Jackson's block percentage has increased every year since he came into the league. The added muscle and experience helped push the percentage to astonishing heights (4.1%, 98th percentile).

If they already haven't, the NBA fans should note Jaren Jackson Jr's name. Seeing how he has developed, there's little doubt we're witnessing a defensive superstar in the making.

The Veteran Inside

When Steven Adams anchored the Thunder team, Russell Westbrook became an MVP. Later on, Chris Paul reignited his career in the team anchored by Adams. When Shai Gilgeous-Alexander came in, he blossomed into a young star. The story is no different with Ja Morant.

When the Grizzlies traded away their star center Jonas Valanciunas for Steven Adams, the trade was welcomed with mixed emotions.

Steven Adams is an old-school center. He doesn't shoot threes, he's not very fast or agile, so he isn't particularly useful in switch-all defense. He's the enforcer under the rim. However, Adams' game is more than that.

The New Zealand center leads the league in boxouts per game (3.8). Let's talk about the so-called "screen assists". The NBA explain them as screens that directly lead to a made field goal. Steven Adams leads the league in them (8.0 screen assists per game) as well.

Steven Adams
Steven Adams
Credit USA TODAY Sports - Scanpix

"Obviously, he's an elite screener," coach Jenkins said earlier this season. "It frees up ball-handlers, the rolling ability. But the passing ability, the dribble hand-off ability, he's just getting comfortable in our system."

With Adams on the court, the Grizzlies' points per possession metric increases by 6.4 (90th percentile), they shoot the ball more efficiently (+1.9% eFG%, 80th percentile), and they rebound the ball much better (+7.3% offensive rebound percentage, 96th percentile).

Ja Morant is also much better when he has Adams on the court. With the center playing together at the same time, the superstar guard overall shoots better (from 45.2% FG% to 51%) and shoots the threes better (37.9% compared to 26.8%). Ja's offensive rating also significantly increases with Adams on the floor (from 107.2 to 117.8).

With Adams' presence in the paint, Morant can do what he does best - drive inside and score. With the New Zealander on the court, Ja's points in the paint shoot up drastically from a measle 4.6 to a dominant 12.7.

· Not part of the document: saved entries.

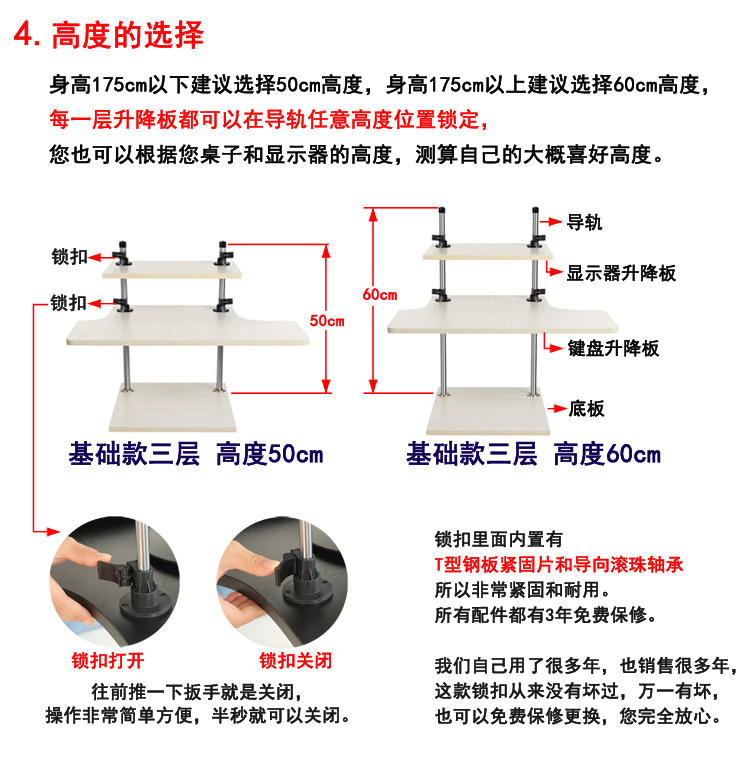 4. 高度的选择

身高175cm以下建议选择50cm高度，身高175cm以上建议选择60cm高度，
每一层升降板都可以在导轨任意高度位置锁定，
您也可以根据您桌子和显示器的高度，测算自己的大概喜好高度。

锁扣
锁扣
50cm
基础款三层 高度50cm

60cm
导轨
显示器升降板
键盘升降板
底板
基础款三层 高度60cm

锁扣打开
锁扣关闭
往前推一下扳手就是关闭，
操作非常简单方便，半秒就可以关闭。

锁扣里面内置有
T型钢板紧固片和导向滚珠轴承
所以非常紧固和耐用。
所有配件都有3年免费保修。

我们自己用了很多年，也销售很多年，
这款锁扣从来没有坏过，万一有坏，
也可以免费保修更换，您完全放心。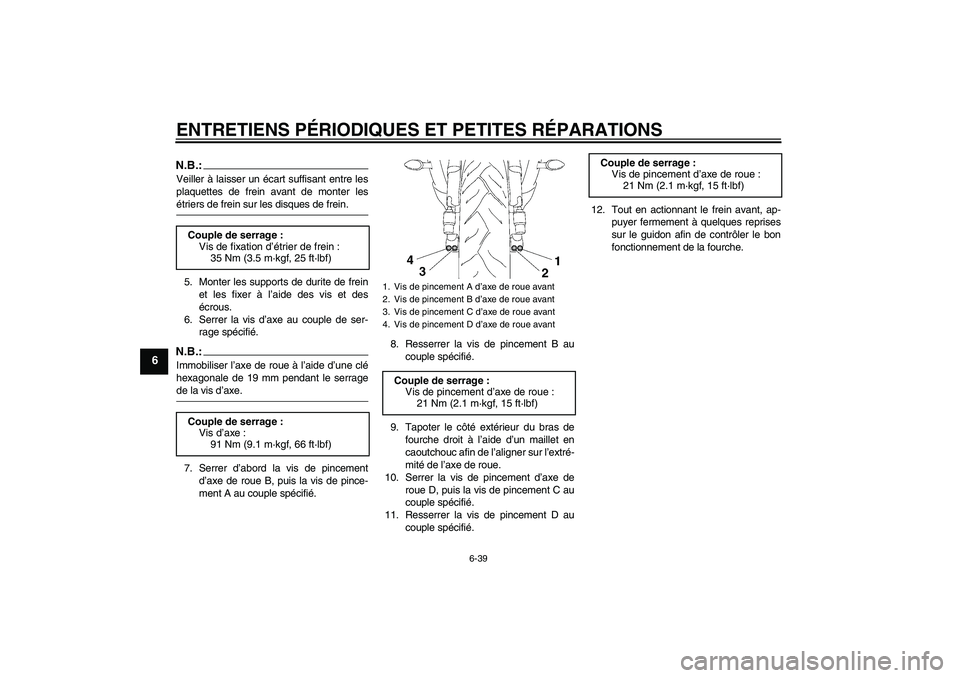 ENTRETIENS PÉRIODIQUES ET PETITES RÉPARATIONS

6

N.B.:

Veiller à laisser un écart suffisant entre les plaquettes de frein avant de monter les étriers de frein sur les disques de frein.

Couple de serrage :
Vis de fixation d'étrier de frein :
35 Nm (3.5 m·kgf, 25 ft·lbf)

5. Monter les supports de durite de frein et les fixer à l'aide des vis et des écrous.
6. Serrer la vis d'axe au couple de serrage spécifié.

N.B.:

Immobiliser l'axe de roue à l'aide d'une clé hexagonale de 19 mm pendant le serrage de la vis d'axe.

Couple de serrage :
Vis d'axe :
91 Nm (9.1 m·kgf, 66 ft·lbf)

7. Serrer d'abord la vis de pincement d'axe de roue B, puis la vis de pincement A au couple spécifié.

4
3
1
2

1. Vis de pincement A d'axe de roue avant
2. Vis de pincement B d'axe de roue avant
3. Vis de pincement C d'axe de roue avant
4. Vis de pincement D d'axe de roue avant

8. Resserrer la vis de pincement B au couple spécifié.

Couple de serrage :
Vis de pincement d'axe de roue :
21 Nm (2.1 m·kgf, 15 ft·lbf)

9. Tapoter le côté extérieur du bras de fourche droit à l'aide d'un maillet en caoutchouc afin de l'aligner sur l'extrémité de l'axe de roue.
10. Serrer la vis de pincement d'axe de roue D, puis la vis de pincement C au couple spécifié.
11. Resserrer la vis de pincement D au couple spécifié.

Couple de serrage :
Vis de pincement d'axe de roue :
21 Nm (2.1 m·kgf, 15 ft·lbf)

12. Tout en actionnant le frein avant, appuyer fermement à quelques reprises sur le guidon afin de contrôler le bon fonctionnement de la fourche.

6-39

carmanualsonline.info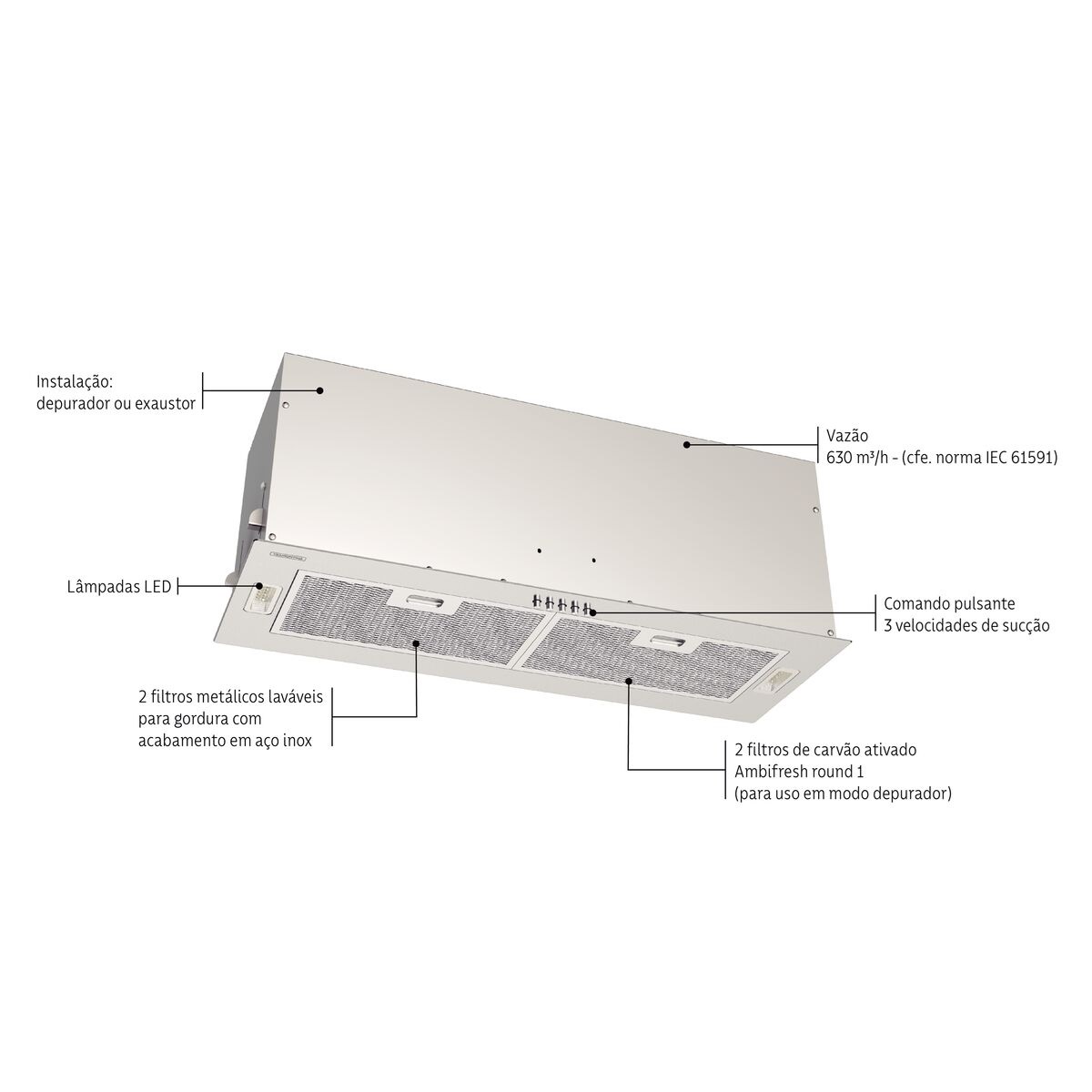 Instalação:
depurador ou exaustor

Vazão
630 m³/h - (cfe. norma IEC 61591)

Lâmpadas LED

Comando pulsante
3 velocidades de sucção

2 filtros metálicos laváveis
para gordura com
acabamento em aço inox

2 filtros de carvão ativado
Ambifresh round 1
(para uso em modo depurador)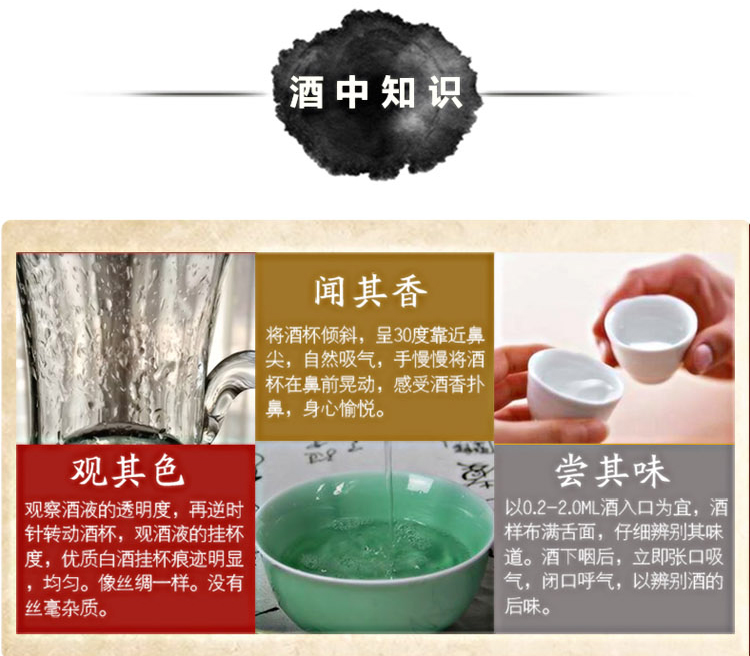 酒中知识

闻其香

将酒杯倾斜，呈30度靠近鼻尖，自然吸气，手慢慢将酒杯在鼻前晃动，感受酒香扑鼻，身心愉悦。

观其色

观察酒液的透明度，再逆时针转动酒杯，观酒液的挂杯度，优质白酒挂杯痕迹明显，均匀。像丝绸一样。没有丝毫杂质。

尝其味

以0.2-2.0ML酒入口为宜，酒样布满舌面，仔细辨别其味道。酒下咽后，立即张口吸气，闭口呼气，以辨别酒的后味。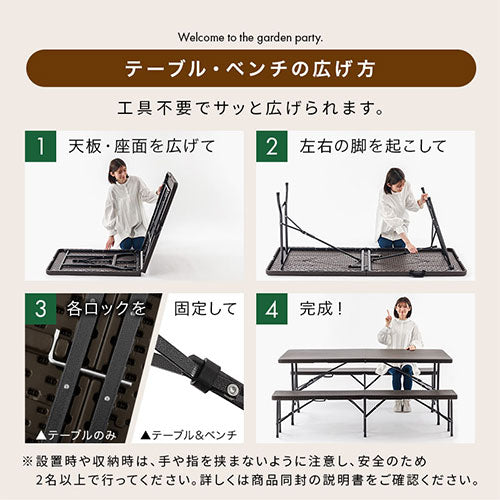 Welcome to the garden party.

テーブル・ベンチの広げ方

工具不要でサッと広げられます。

1 天板・座面を広げて

2 左右の脚を起こして

3 各ロックを 固定して

▲テーブルのみ ▲テーブル&ベンチ

4 完成！

※設置時や収納時は、手や指を挟まないように注意し、安全のため2名以上で行ってください。詳しくは商品同封の説明書をご確認ください。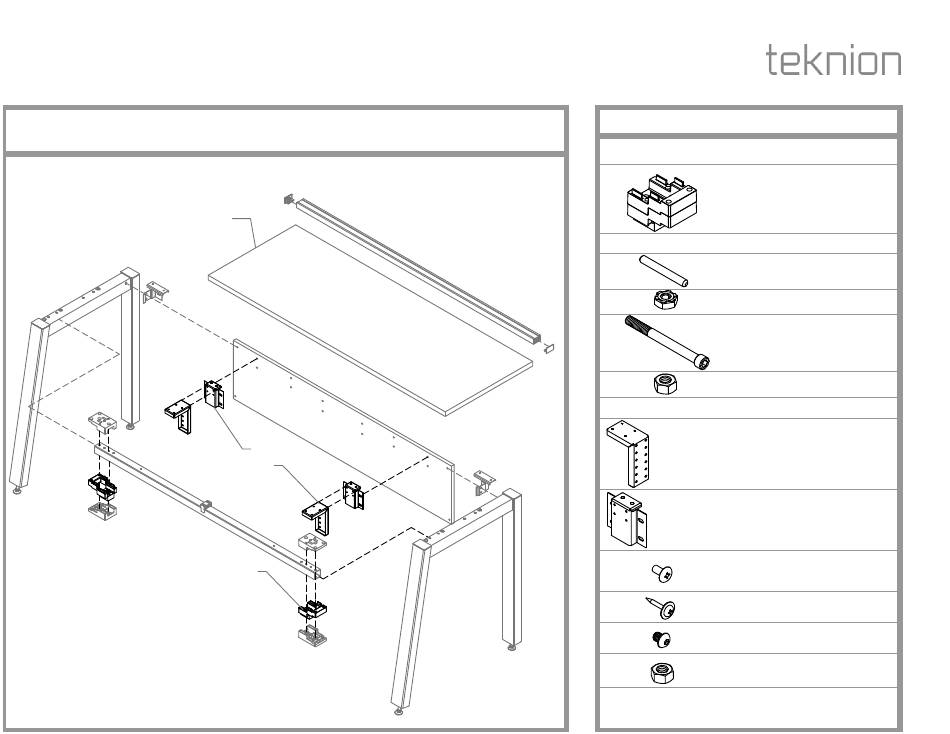 teknion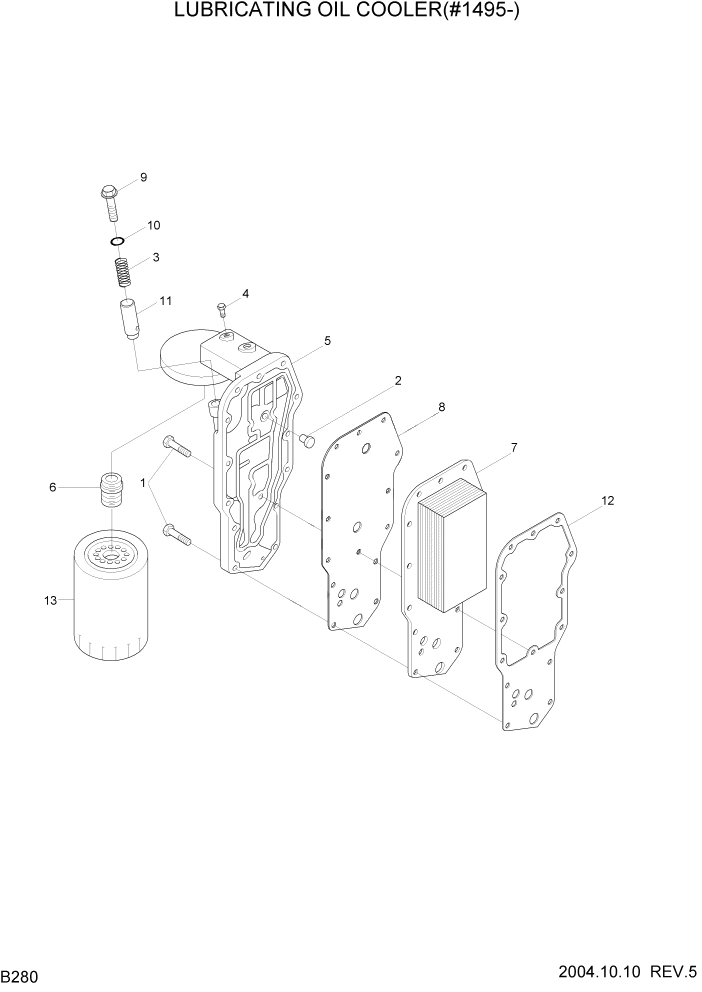 LUBRICATING OIL COOLER(#1495-)

9
10
3
11
4
5
2
8
7
12
6
1
13

B280

2004.10.10 REV.5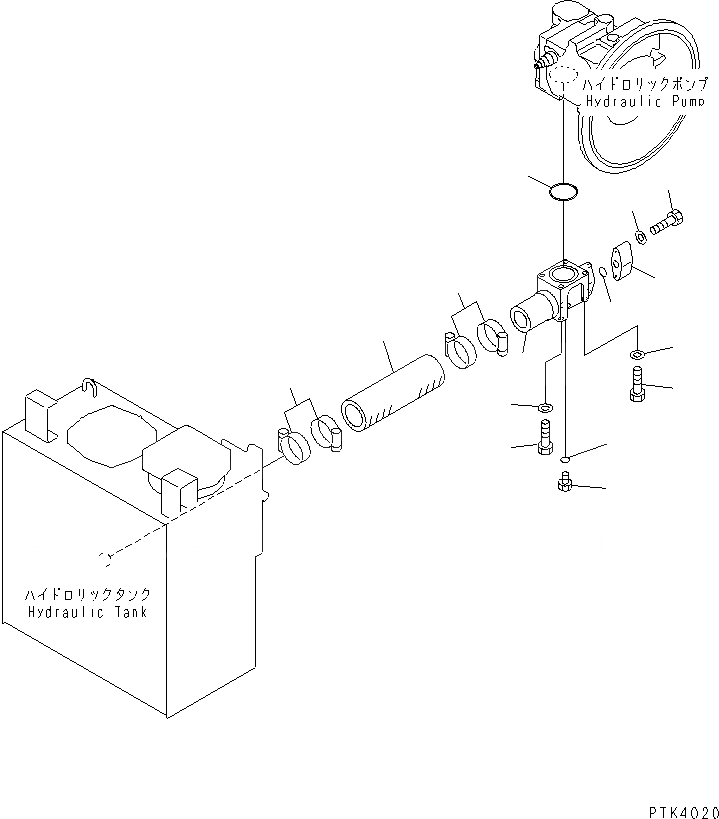 ハイドロリックポンプ
Hydraulic Pump

ハイドロリックタンク
Hydraulic Tank

PTK4020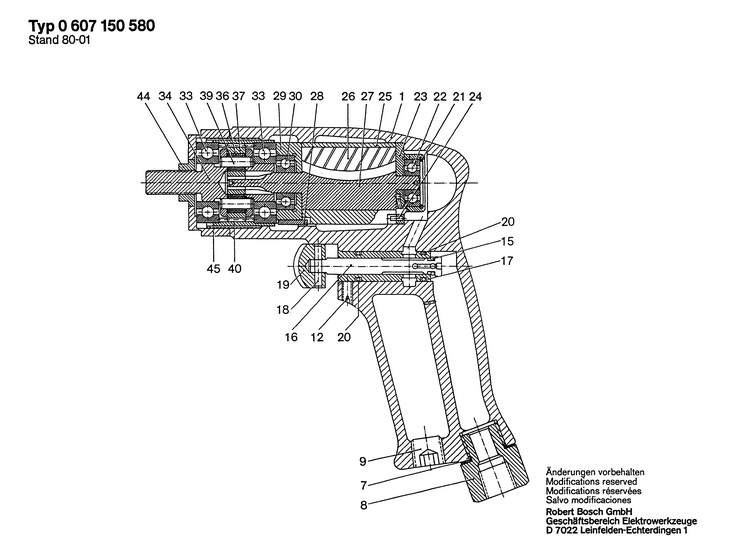 Typ 0 607 150 580
Stand 80-01

44 34 33 39 36 37 33 29 30 28 26 27 25 1 23 22 21 24

20
15
17
45 40
19
18
16 12 20

9
7
8

Änderungen vorbehalten
Modifications reserved
Modifications réservées
Salvo modificaciones

Robert Bosch GmbH
Geschäftsbereich Elektrowerkzeuge
D 7022 Leinfelden-Echterdingen 1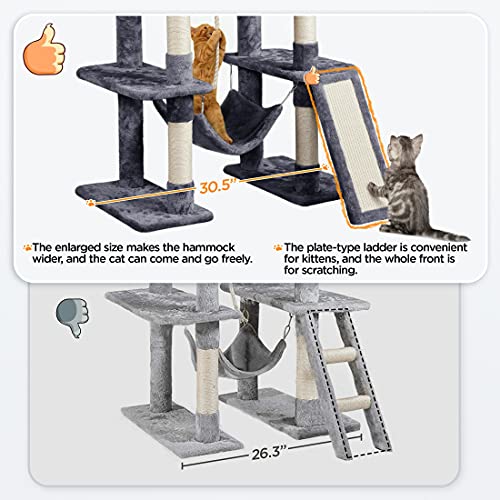 30.5"

The enlarged size makes the hammock wider, and the cat can come and go freely.

The plate-type ladder is convenient for kittens, and the whole front is for scratching.

26.3"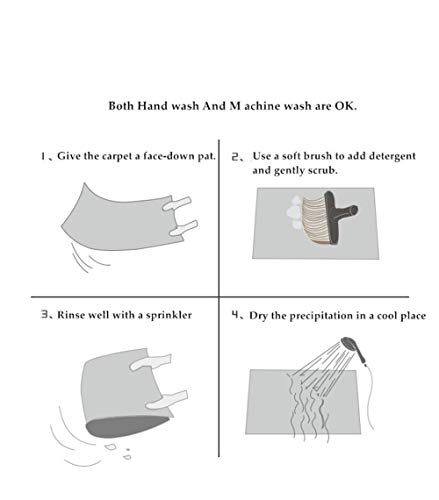 Both Hand wash And M achine wash are OK.

1、Give the carpet a face-down pat.

2、Use a soft brush to add detergent and gently scrub.

3、Rinse well with a sprinkler

4、Dry the precipitation in a cool place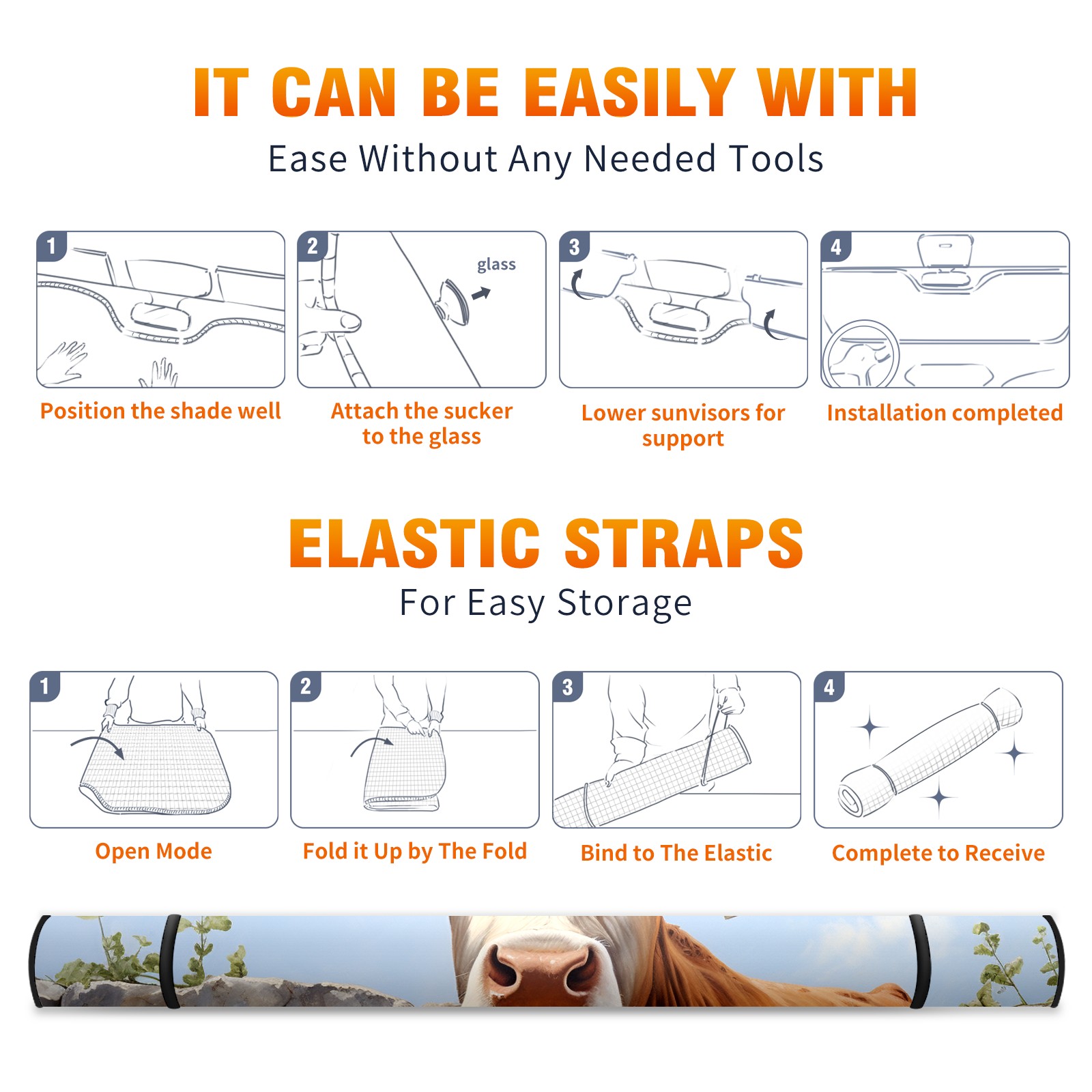 IT CAN BE EASILY WITH
Ease Without Any Needed Tools

1
Position the shade well

2
glass
Attach the sucker to the glass

3
Lower sunvisors for support

4
Installation completed

ELASTIC STRAPS
For Easy Storage

1
Open Mode

2
Fold it Up by The Fold

3
Bind to The Elastic

4
Complete to Receive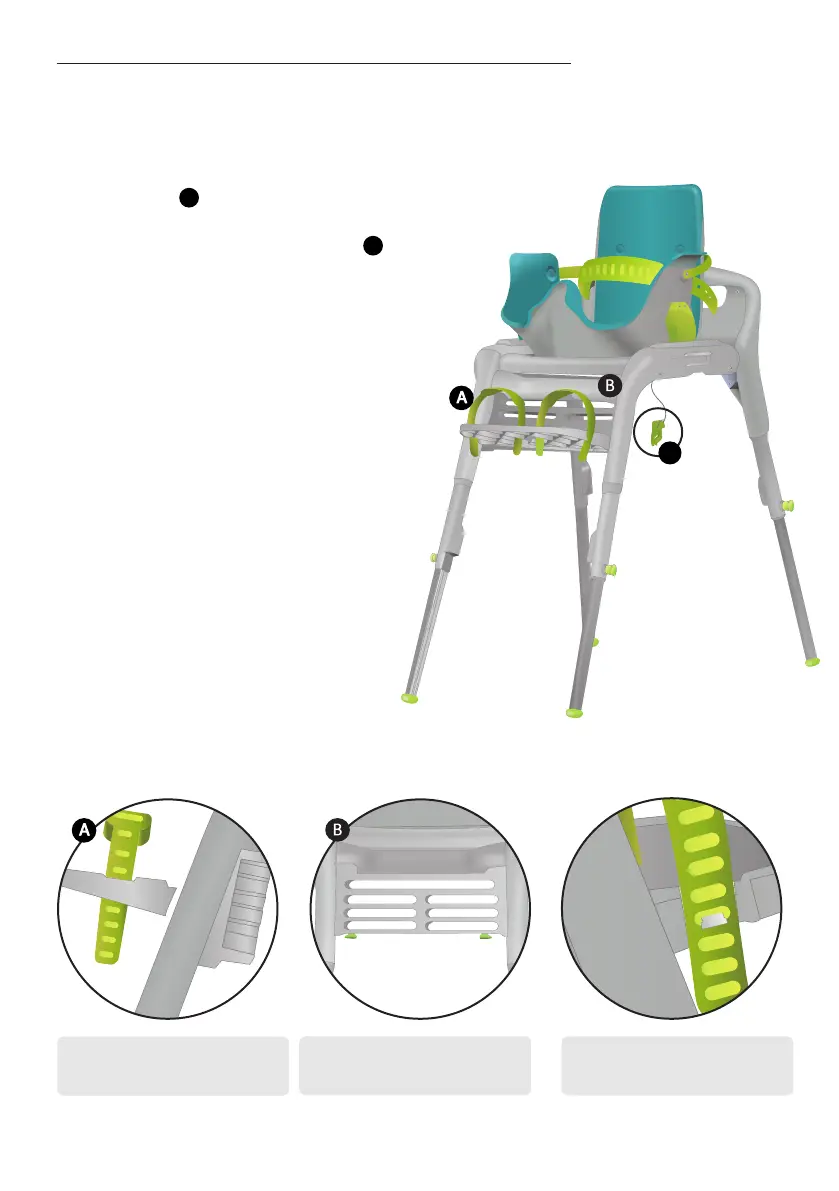 A

B

A

B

Steven Adams is more than just an old-school center. His play is key to the Grizzlies' success on both sides of the court, including the regular season and the Playoffs.

What's Next?

Memphis Grizzlies meet the Minnesota Timberwolves in Round 1 of the NBA Playoffs. Having lost Game 1 at home, the Grizzlies will seek to come back strong Tuesday night. With the young core in place, we are guaranteed to see a show.

Grizzlies fans haven't seen a team win the Southwest division ever. It's the first year in the club's history when such a feat was achieved. The team won't stop at that, and the league better be prepared.